The Extraordinary Views of David Hockney

New works by David Hockney offer us everyday views with unending depth.

As much as I love art, I am not one who regularly experiences that "wow" feeling of intense beauty or awe that many consider the epitome of an art experience. For such feelings to occur, I have argued that all three essential psychological components—sensations, knowledge, and emotions—must be jacked up to 11 on a scale of 10 (see Experiencing Art: In the Brain of the Beholder). Amazingly, I had several such "wow" moments at the David Hockney exhibition now showing at the DeYoung Museum in San Francisco. Hockney's large canvases of everyday views, such as a country road or one's backyard, are presented with broad colorful brushstrokes, as if he's casually sketching the scene. Yet the contrast of colors and the subtle sense of place give the paintings what one might call a comfy magnificence. One gallery room displayed four such paintings (one one each wall), and I found myself standing in awe in front of each one. For me, Hockney creates what art critic Blake Gopnik calls the Cezanne Effect, which is “the ability to take a seemingly straightforward look at the world and make it have unending depth" (Gopnik, 2011).

If that weren't enough, there was a set of images displayed on LCD monitors that Hockney created on his iPad. For some of these images, one can watch a video clip of the artwork being created as Hockney stored the sequence of his brushstrokes as he "painted" on his iPad Moreover the vibrancy of these digital images are stunning as the phosphors on a LCD monitor emit a range of colors and brightnesses that cannot be duplicated on any painted canvas (paint can only reflect light, whereas a monitor emits it). A set of these iPad images depicts impressions from a visit to Yosemite National Park, and for some of them Hockney had large 12 x 9 ft prints made. One of my favorite images of the whole exhibition is shown here.

From a conceptual perspective, these prints make us consider the meaning of an "artwork," as they were originally drawn on an IPad and thus there is no original "canvas" on which these images were painted. Indeed, printouts of these images can now be reproduced in exactly the same manner as shown in a musuem and as often as the artist chooses.

__TASK 1__:
According to the Hockney exhibition text, which San Francisco museum is showing the exhibition?

__PROVIDED DATA__:
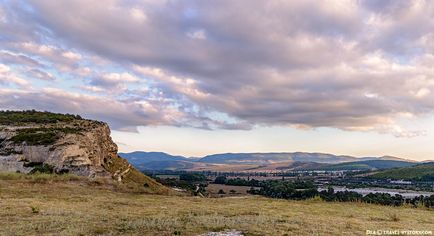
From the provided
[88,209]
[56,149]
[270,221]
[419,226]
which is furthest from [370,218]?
[56,149]

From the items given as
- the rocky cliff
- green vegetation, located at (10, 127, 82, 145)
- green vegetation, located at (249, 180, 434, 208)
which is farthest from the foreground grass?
green vegetation, located at (10, 127, 82, 145)

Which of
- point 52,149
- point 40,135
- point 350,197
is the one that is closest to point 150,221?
point 52,149

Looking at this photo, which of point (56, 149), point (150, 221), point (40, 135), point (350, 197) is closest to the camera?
point (150, 221)

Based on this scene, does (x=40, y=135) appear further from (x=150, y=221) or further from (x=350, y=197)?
(x=350, y=197)

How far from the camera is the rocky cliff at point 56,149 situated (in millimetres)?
61312

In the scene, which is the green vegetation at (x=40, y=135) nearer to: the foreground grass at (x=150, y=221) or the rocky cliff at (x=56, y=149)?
the rocky cliff at (x=56, y=149)

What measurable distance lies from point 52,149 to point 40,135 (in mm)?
5871

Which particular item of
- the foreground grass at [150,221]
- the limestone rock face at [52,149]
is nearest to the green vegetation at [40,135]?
the limestone rock face at [52,149]

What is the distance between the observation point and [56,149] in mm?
62562

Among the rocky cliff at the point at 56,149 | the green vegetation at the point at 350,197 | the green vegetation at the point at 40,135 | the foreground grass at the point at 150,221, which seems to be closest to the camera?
the foreground grass at the point at 150,221

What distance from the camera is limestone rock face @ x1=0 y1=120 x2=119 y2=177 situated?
201 ft

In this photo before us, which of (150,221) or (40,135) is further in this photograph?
(40,135)

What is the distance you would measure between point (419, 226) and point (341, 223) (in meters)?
4.47

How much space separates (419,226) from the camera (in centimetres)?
2189
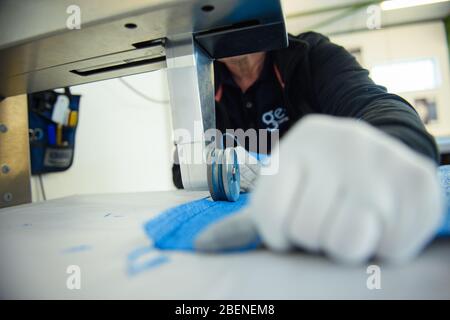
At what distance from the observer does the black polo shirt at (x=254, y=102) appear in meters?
1.13

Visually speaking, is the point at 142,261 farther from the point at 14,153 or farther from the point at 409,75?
the point at 409,75

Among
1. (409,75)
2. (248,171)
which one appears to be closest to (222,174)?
(248,171)

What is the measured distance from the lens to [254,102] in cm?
118

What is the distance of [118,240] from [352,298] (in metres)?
0.23

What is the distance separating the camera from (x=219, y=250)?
0.75ft

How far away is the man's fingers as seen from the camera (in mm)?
226

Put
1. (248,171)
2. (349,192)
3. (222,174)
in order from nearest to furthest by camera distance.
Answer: (349,192)
(222,174)
(248,171)

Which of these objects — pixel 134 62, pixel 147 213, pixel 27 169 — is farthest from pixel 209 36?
pixel 27 169

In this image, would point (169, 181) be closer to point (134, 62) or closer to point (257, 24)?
point (134, 62)

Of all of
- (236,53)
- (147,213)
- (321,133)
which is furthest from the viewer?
(236,53)

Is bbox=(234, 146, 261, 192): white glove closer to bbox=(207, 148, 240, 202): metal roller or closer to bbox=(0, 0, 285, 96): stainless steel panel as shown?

__TASK 2__:
Show each line in the entries above that includes the word "camera".

__WRITTEN SOLUTION 1__:
The DeYoung Museum.

__WRITTEN SOLUTION 2__:
Looking at this photo, which of point (56, 149), point (150, 221), point (40, 135), point (350, 197) is closest to the camera?
How far from the camera is the rocky cliff at point 56,149 situated (in millimetres)?
Among the rocky cliff at the point at 56,149 | the green vegetation at the point at 350,197 | the green vegetation at the point at 40,135 | the foreground grass at the point at 150,221, which seems to be closest to the camera?
What distance from the camera is limestone rock face @ x1=0 y1=120 x2=119 y2=177 situated?
How much space separates (419,226) from the camera (in centimetres)?
What is the distance separating the camera from (x=219, y=250)?
How far away is the man's fingers as seen from the camera (in mm)?
in order from nearest to furthest by camera distance.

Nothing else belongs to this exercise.